Mencapai Posisi Puncak sebagai In-House Lawyer
Kolom

Mencapai Posisi Puncak sebagai In-House Lawyer

Enam kiat untuk menjadi in-house lawyer yang memberikan added value bagi perusahaan.

Bacaan 5 Menit
Reza Topobroto. Foto: Istimewa
Reza Topobroto. Foto: Istimewa

“Lawyer in-house ya? Kenapa gak di law firm?”. Pertanyaan ini sering saya terima selama menjadi in-house lawyer. Langsung saya jawab, “7 tahun di law firm sebelum in-house”. Lalu muncul pertanyaan lanjutan. “Kenapa sudah di law firm pindah in-house?”. Saya langsung menyimpulkan yang bertanya tidak paham profesi lawyer. Ternyata benar, karena sebelum dijawab, muncul lagi pertanyaan tambahan, “Kenapa gak kerja di Notaris?”.

Publik yang lebih terekspos dengan lawyer karena kasus litigasi atau proyek korporasi membuat in-house counsel seakan tenggelam. Saya yakin persepsi ini sudah terkikis 15 tahun terakhir. Satu penyebabnya adalah pesatnya perkembangan bisnis. Jenjang karier yang dulunya mentok hanya legal manager di bawah HRD atau CFO berubah menjadi lebih tinggi. In-house lawyer dapat menjulang karier hingga Legal Director. Bahkan, CEO seperti Tony Wenas awalnya staf legal yang mendaki jadi CEO Freeport. Ada lagi di luar negeri sebagai ekspatriat seperti Timmy Trihartama yang bekerja di QPC, Qatar.

Baca juga:

Globalisasi mengubah peta karier yang semula menempatkan tim legal terpisah dari fungsi lain serta di bawah CEO menjadi komando langsung oleh regional counsel di kawasan. Ini saya alami sewaktu menjadi Country Counsel di P&G (2005-2008), Country Legal Head Mondelez (2008-2001), dan Director Legal Affairs Microsoft (2012-2019) yang semuanya langsung di bawah regional counsel Asia Pasifik.

Ada yang berpendapat struktur unit kerja in-house lawyer seperti law firm dalam perusahaan.

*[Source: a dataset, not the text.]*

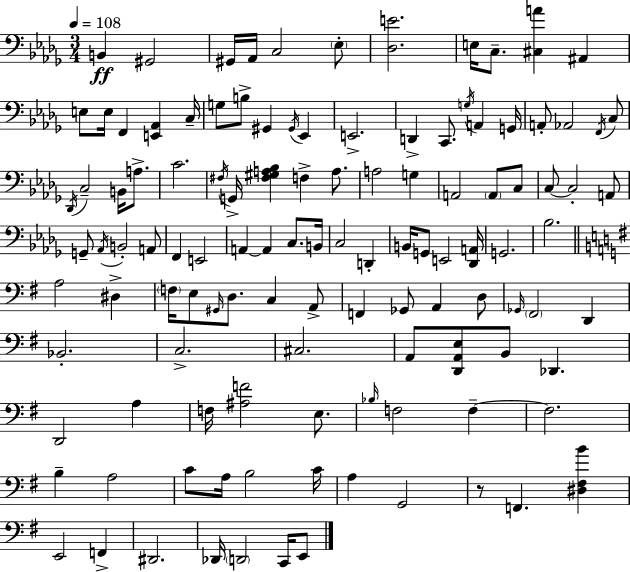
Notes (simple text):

Ini 100% salah. Justru, in-house lawyer harus bisa memberikan nilai tambah bagi perusahaan. Jika tidak, posisi independen akan di-challenge. Kalau ditarik ke bawah departemen lain, berisiko hanya dijadikan alat menjustifikasi KPI mereka. Ini tidaklah bijak dalam konteks menjaga standar kepatuhan.

Saya akan berbagi enam kiat untuk menjadi in-house lawyer yang memberikan added value bagi perusahaan. Dalam bahasa Inggris akan mudah diingat dengan singkatan CAPT.ain RULES. Masing-masing adalah Can do Attitude, be Crazy (Innovative), Action, Adaptability, Prioritysetting dan Teamplayer. Bagi saya enam rules ini adalah my captain, my lead.

Can Do Attitude

Ini target revenue… wah kalau soal angka, saya nyerah”. Ini artinya selalu ingin di comfort zone dan tidak berani mengambil risiko. In-house lawyer harus sebaliknya. Jadikanlah rasa takut sebagai tantangan. Konversi kekhawatiran menjadi tantangan, maka sense of urgency akan tumbuh setiap menerima penugasan. Ini bukan berarti melahap semua kerjaan. Ingat bahwa sense of urgency harus diiringi pemahaman pada big picture. Paham dampaknya bagi perusahaan dan manfaatnya bagi performa diri. Jika tidak, akan terjebak pada printilan yang mengasyikkan, yang belum tentu mendapatkan respect dari bisnis.